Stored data
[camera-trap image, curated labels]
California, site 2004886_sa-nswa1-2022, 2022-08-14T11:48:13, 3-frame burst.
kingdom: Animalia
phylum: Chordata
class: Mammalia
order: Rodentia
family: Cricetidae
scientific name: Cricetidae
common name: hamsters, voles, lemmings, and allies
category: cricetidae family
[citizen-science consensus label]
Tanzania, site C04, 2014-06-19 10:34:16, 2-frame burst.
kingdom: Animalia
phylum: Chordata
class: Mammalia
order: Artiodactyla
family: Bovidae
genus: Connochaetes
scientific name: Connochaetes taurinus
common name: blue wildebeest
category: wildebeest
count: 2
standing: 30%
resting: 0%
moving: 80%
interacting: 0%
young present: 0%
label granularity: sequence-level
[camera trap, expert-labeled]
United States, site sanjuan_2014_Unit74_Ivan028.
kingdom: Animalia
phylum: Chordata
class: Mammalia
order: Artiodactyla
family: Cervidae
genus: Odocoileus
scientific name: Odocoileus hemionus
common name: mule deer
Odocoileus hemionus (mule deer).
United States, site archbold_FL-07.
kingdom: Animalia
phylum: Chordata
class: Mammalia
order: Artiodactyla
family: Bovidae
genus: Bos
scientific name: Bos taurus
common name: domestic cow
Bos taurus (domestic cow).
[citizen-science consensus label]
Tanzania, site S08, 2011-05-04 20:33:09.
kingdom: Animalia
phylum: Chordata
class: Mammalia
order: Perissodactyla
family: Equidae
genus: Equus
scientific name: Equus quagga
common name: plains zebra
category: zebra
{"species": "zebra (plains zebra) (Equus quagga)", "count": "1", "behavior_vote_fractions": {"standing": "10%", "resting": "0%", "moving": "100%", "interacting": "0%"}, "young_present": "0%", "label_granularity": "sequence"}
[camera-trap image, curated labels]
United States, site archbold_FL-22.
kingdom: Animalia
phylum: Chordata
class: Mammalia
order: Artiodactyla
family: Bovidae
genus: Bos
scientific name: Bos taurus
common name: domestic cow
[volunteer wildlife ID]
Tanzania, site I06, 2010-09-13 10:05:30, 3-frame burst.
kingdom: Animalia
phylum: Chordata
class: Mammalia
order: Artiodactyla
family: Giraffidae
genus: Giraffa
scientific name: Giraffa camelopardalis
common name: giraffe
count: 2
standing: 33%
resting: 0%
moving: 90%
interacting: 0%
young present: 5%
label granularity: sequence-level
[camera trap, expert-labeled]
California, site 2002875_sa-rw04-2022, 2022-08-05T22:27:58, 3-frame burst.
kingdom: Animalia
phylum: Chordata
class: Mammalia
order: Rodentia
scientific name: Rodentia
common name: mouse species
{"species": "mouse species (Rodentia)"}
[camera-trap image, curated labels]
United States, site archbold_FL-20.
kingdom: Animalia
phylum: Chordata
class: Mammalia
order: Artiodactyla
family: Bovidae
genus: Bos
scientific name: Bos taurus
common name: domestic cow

| Exercise aim |
Wherever the string "frame" appears in the data above, copy the line it sits in.

| Answer to the problem |
California, site 2004886_sa-nswa1-2022, 2022-08-14T11:48:13, 3-frame burst.
Tanzania, site C04, 2014-06-19 10:34:16, 2-frame burst.
Tanzania, site I06, 2010-09-13 10:05:30, 3-frame burst.
California, site 2002875_sa-rw04-2022, 2022-08-05T22:27:58, 3-frame burst.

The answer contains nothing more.